Automatic Loss Scaling¶

The mixed precision training approach suggests that the user set a loss scale hyperparameter to adjust the dynamic range of backpropagation to match the dynamic range of float16. OpenSeq2Seq implements an extension to the mixed precision recipe that we call automatic loss scaling. The optimizer inspects the parameter gradients at each iteration and uses their values to select the loss scale for the next iteration. As a result, the user does not have to select the loss-scale value manually. Concretely, OpenSeq2Seq has support for two automatic loss scaling algorithms, Backoff and LogNormal scaling.

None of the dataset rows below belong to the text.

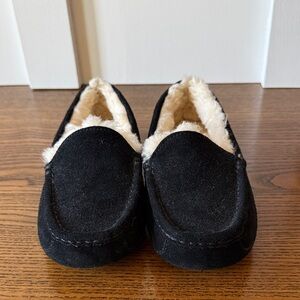 UGG Kids Black Slippers with Cream Interior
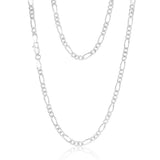 Sterling Silver 1:3 Fiagro 45cm Chain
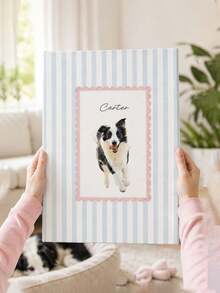 1Pc Customized Pet Portrait Canvas Wall Art, Ready‑To‑Hang Framed Canvas Print With Stripe Background, Custom Photo And Text Customization Service, Canvas Material Art Decor, For Bedroom Living Room Entryway Wall Display, Pet Lover Home Decor Gift - Multicolor - View 9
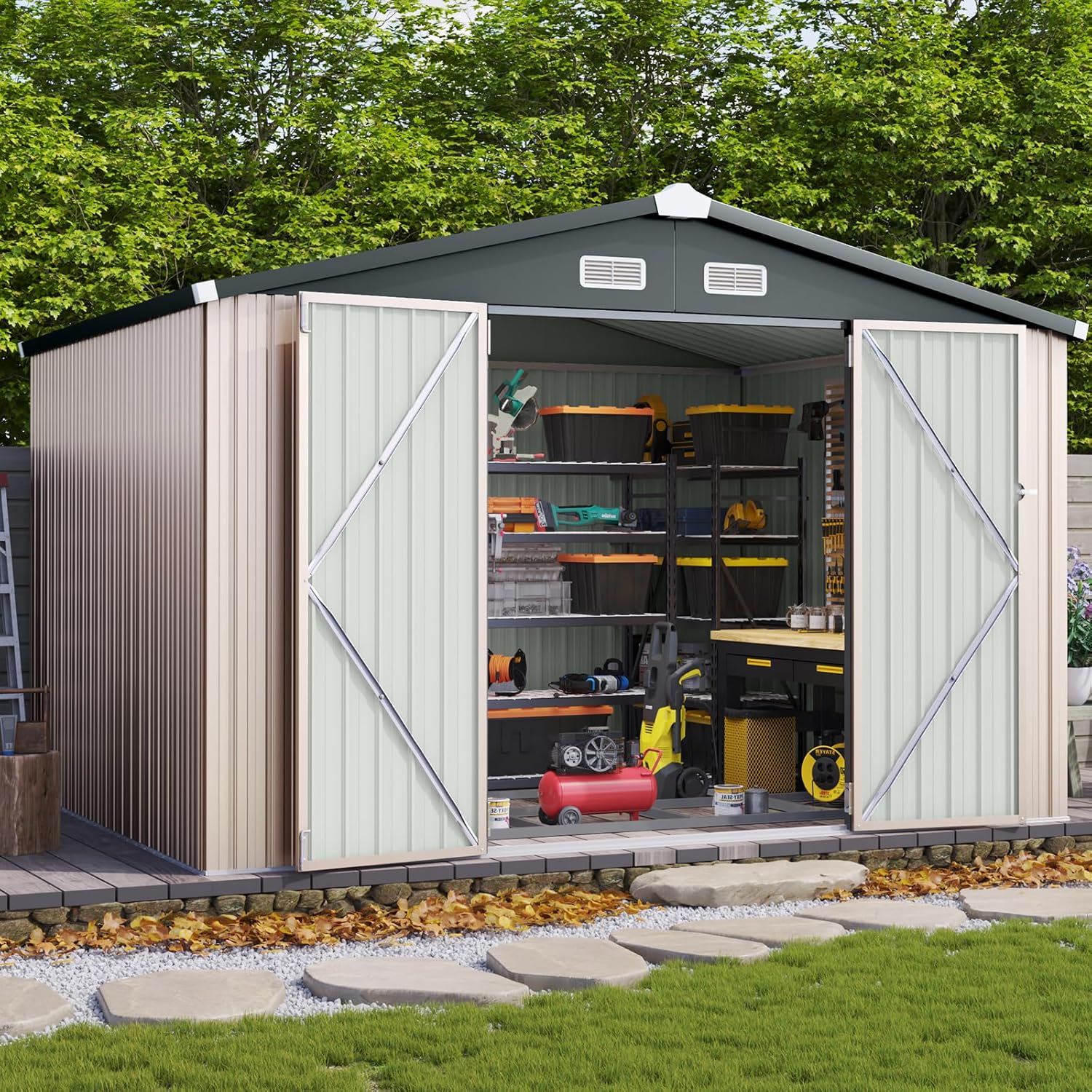 Aoxun 10 x 12 ft Outdoor Storage Shed with Double Hinged Door Utility Garden Shed wourant
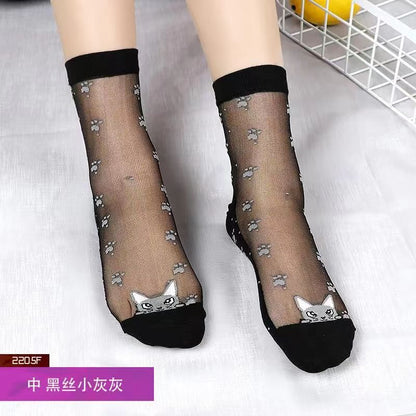 Glass fiber stockings - Children's rose flower sweet anti-slip cotton bottom stockings - Transparent mid-calf women's low-top trendy cotton stockings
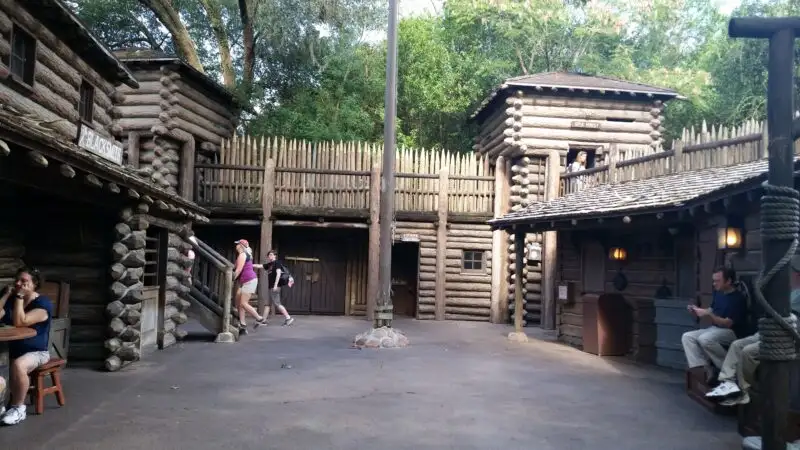 The inside of Fort Langhorn, a wild west fort, on Tom Sawyer Island in Walt Disney World.
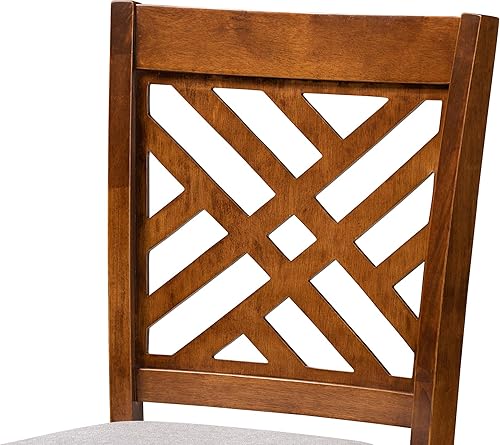 Miniatura 6 de Baxton Studio Jason - Juego de 2 taburetes de bar tapizados de tela gris moderna y contemporánea con acabado marrón nogal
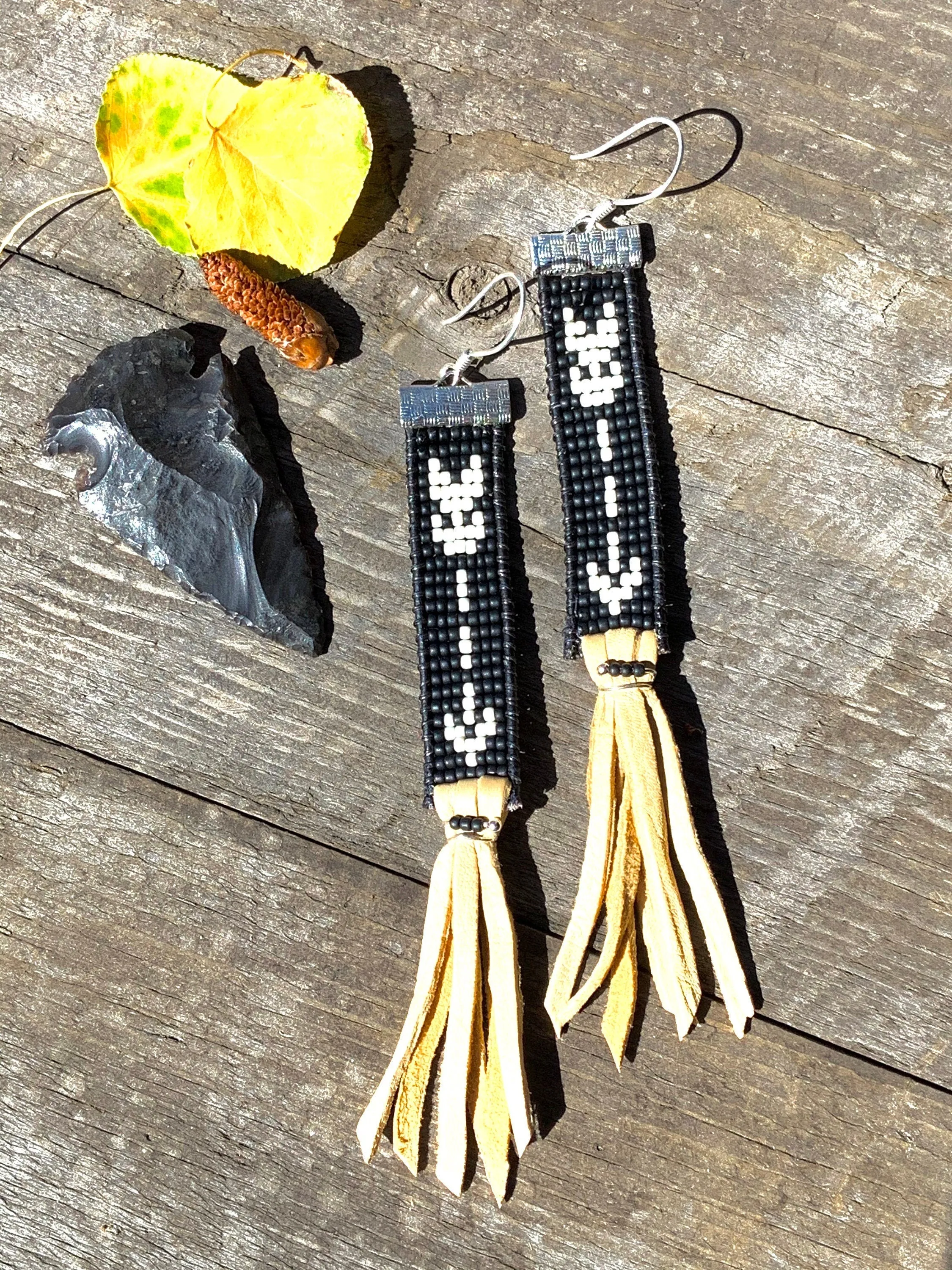 Native American Inspired Beaded Leather Earrings; Sitting Bull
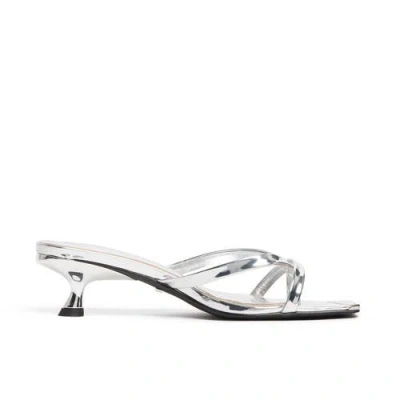 Mallet Elisa Patent Low Heel Shoes In Silver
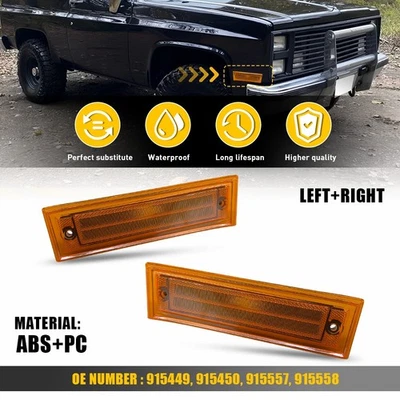 Amber Lens Side Marker Light Housings For GMC R1500 R2500 R3500 V1500 1981-1991 - Image 1 of 4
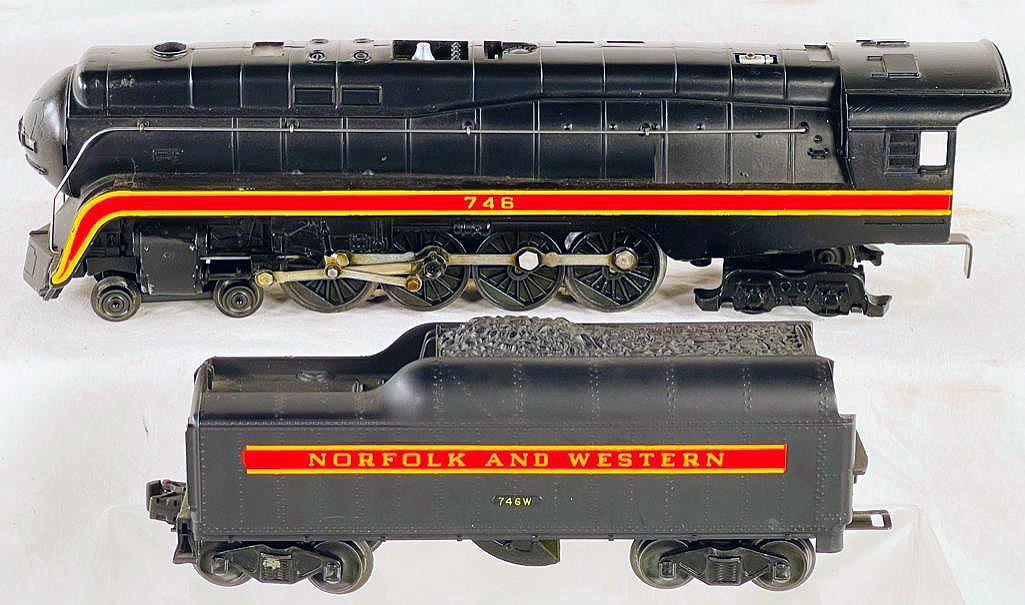 Lionel Postwar 746 Norfolk and Western Loco and Tender Short Stripe: Lionel Postwar 746 Norfolk and Western Loco and Tender Short Stripe, both in C7 plus overall.
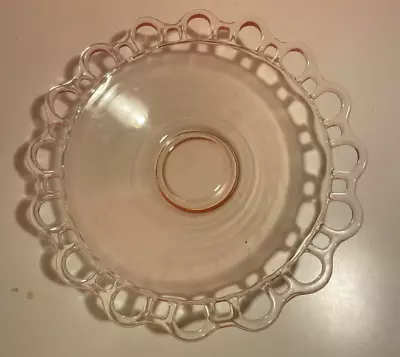 Buy Depression Glass Platter In Open Work Pink By Lancaster Glass Co. Vintage • 18.99£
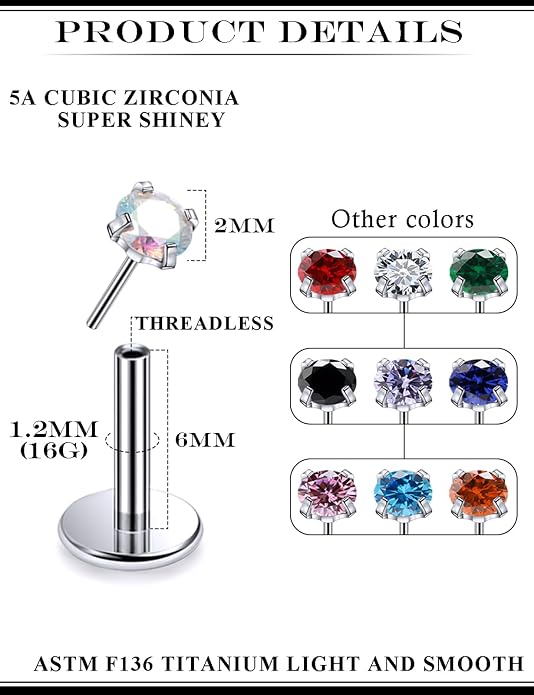 20G 18G 16G Astm F136 Titanium Threadless Flat Back Earrings Nose Studs Tragus Helix Conch Cartilage Lobe Earrings Medusa Labret Snake Bite Monroe Lip Ring Piercing Jewelry For Women Men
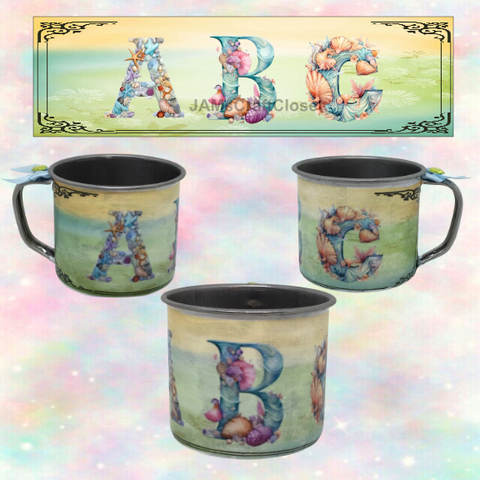 SMALL Tin Cup Decoupaged With Child's Graphic OCEAN 2 With Bow on Handle Gift for Child Nursery Decor Child's Room Decor- JAMsCraftCloset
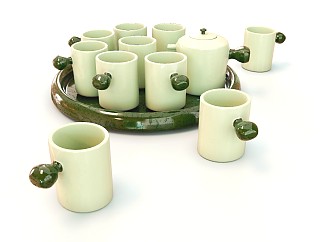 北欧茶具套装 陶瓷水杯 撞色水杯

Backoff scaling begins with a large loss scale and checks for overflow in the parameter gradients at the end of each iteration. Whenever there is an overflow, the loss scale decreases by a constant factor (default is 2) and the optimizer will skip the update. Furthermore, if there has been no overflow for a period of time, the loss scale increases by a constant factor (defaults are 2000 iterations and 2, respectively). These two rules together ensure both that the loss scale is as large as possible and also that it can adjust to shifting dynamic range during training.
LogNormal scaling uses gradient statistics, rather than the presence of overflow, to set the loss scale. It keeps a running estimate of the mean and variance of the inter-iteration maximum absolute value of the parameter gradients. It models the inter-iteration maximum as log-normally distributed (hence the name), and then chooses the loss scale for the next iteration s.t. the probability of the maximum overflowing float16 is less than some constant (default is 0.001). In the rare event of an overflow, the optimizer skips the update.

[1]	Paulius Micikevicius, Sharan Narang, Jonah Alben, Gregory Diamos, Erich Elsen, David Garcia, Boris Ginsburg, Michael Houston, Oleksii Kuchaev, Ganesh Venkatesh, and others. Mixed precision training. arXiv preprint arXiv:1710.03740, 2017.